MITCH ADDS: Er, not so fast here. Minnesota’s law is incredibly murky in this area One of the elements of an affirmative self-defense claim in Minnesota is that the home-owner has to make every reasonable effort to disengage and de-escalate, where “reasonable” means ‘would convince a jury”. How reasonable is “reasonable?” It depends on how zealously anti-gun your local prosecutor is. In Granite Falls, a simple “go away, I have a gun” might get you off. In Saint Paul, fleeing your attacker until you’re in the very last closet in the very furthest room from the burglar’s entry point might be enough to keep the prosecutor off your back, but that’s no guarantee; the prosecutor might maintain that if you’d actually given the burglar your gun and kids, he’d have gone away and you’d have averted a fatal shooting. The jury might or might not be another thing – but that means a trial, which means hiring a defense attorney and burning up a whole lot of money.

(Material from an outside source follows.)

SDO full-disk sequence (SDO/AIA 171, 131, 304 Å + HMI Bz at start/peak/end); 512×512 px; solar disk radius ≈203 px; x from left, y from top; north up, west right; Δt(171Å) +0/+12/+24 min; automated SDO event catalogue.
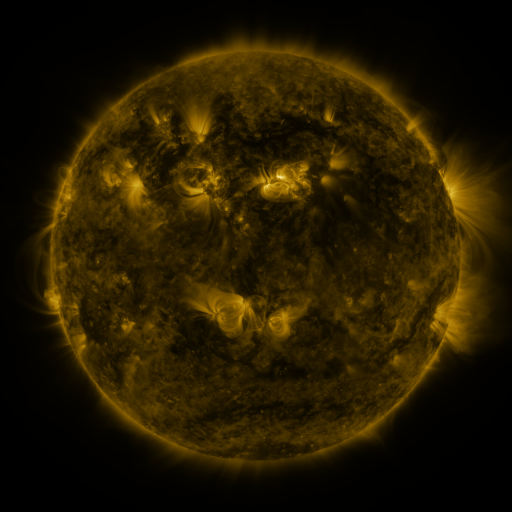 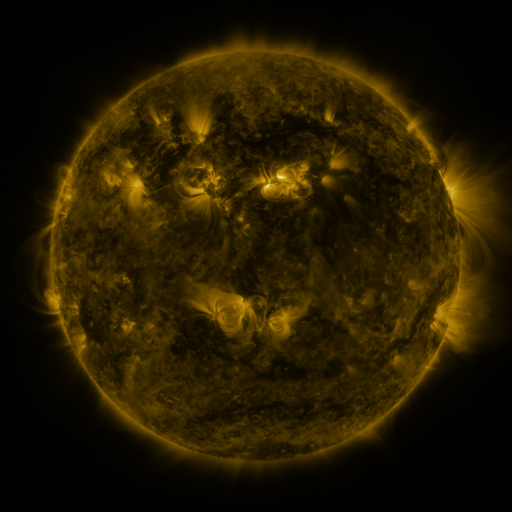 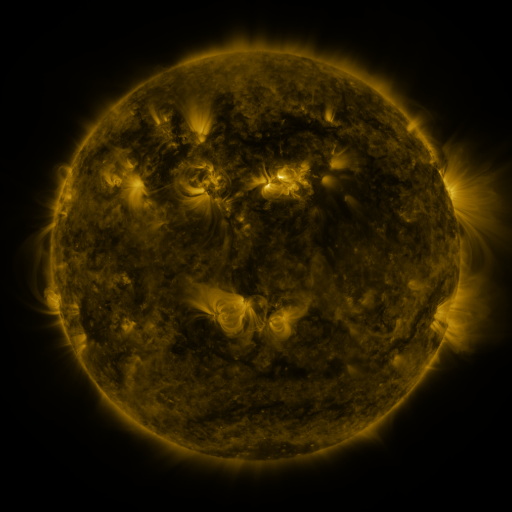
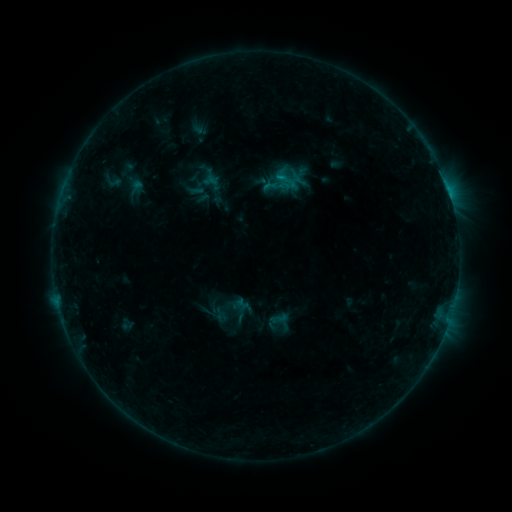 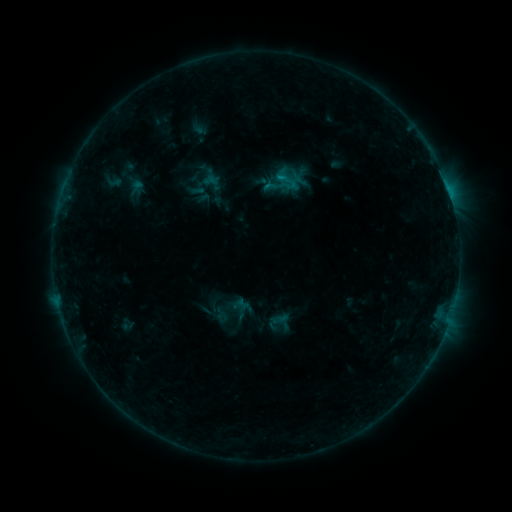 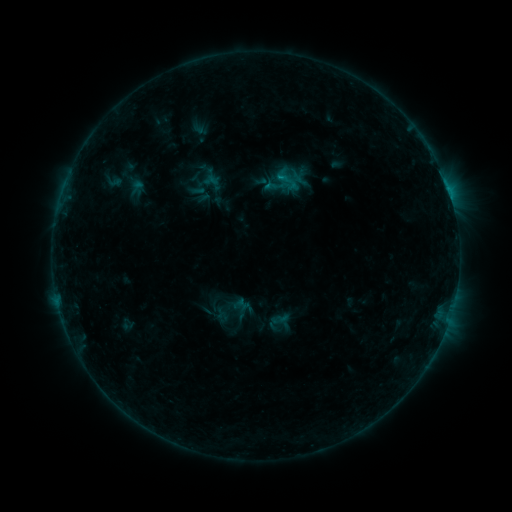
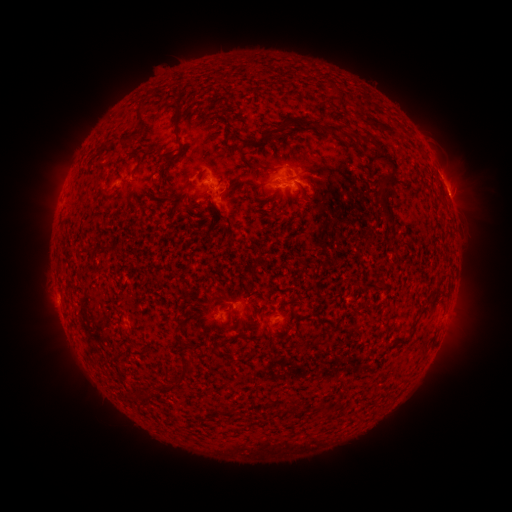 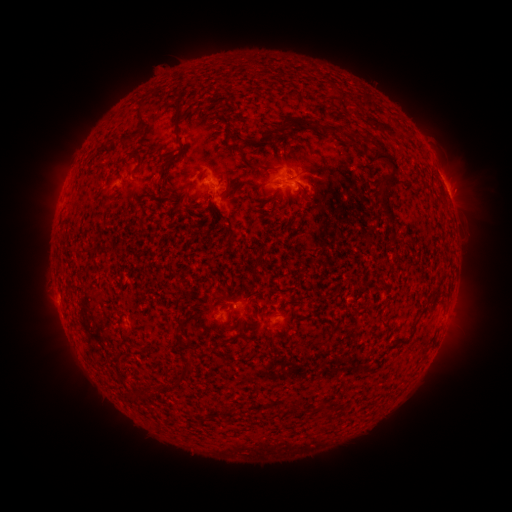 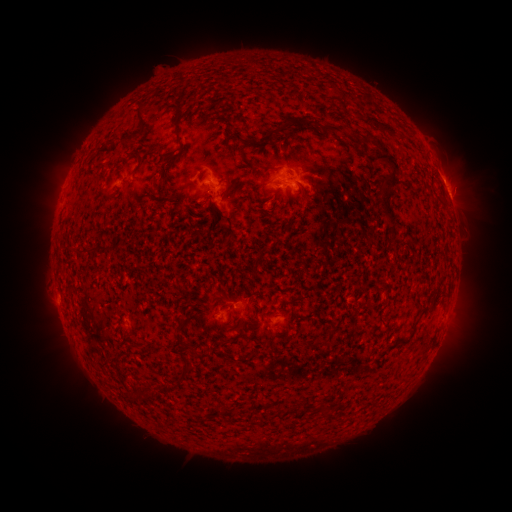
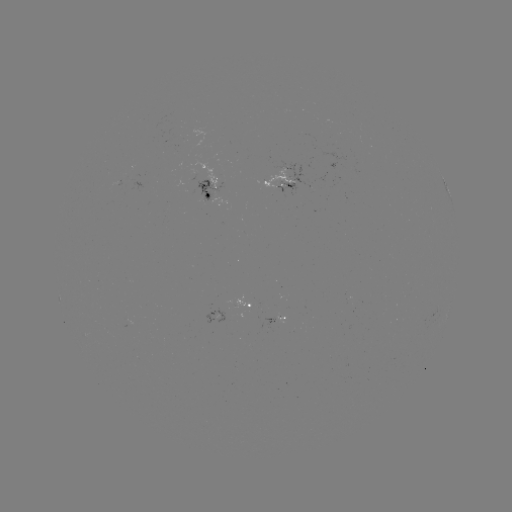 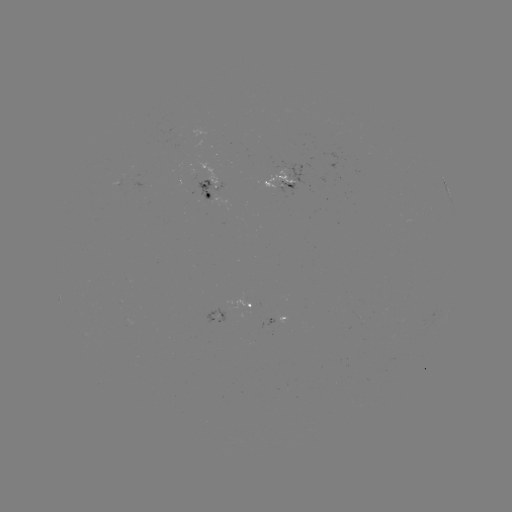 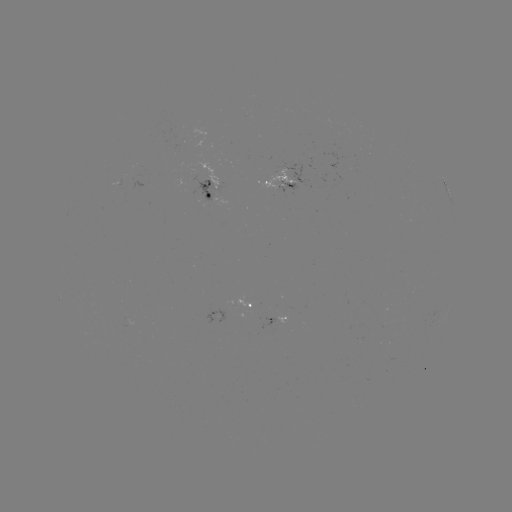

Rep. Tony Cornish proposed a “stand your ground” bill in the ’07 legislature, back when the grownups still controlled one chamber in the legislature. It got completely slandered by the ill-informed, in-the-bag media, which called it a “shoot first” bill; has anyone considered the ramifications of shooting second, by the way? Anyway – a stand your ground law would be a good thing; it’d define how far you have to back down on your own property, instead of leaving it up to prosecutors’ discretion.
It’s yet another reason we need to win the legislature back this year.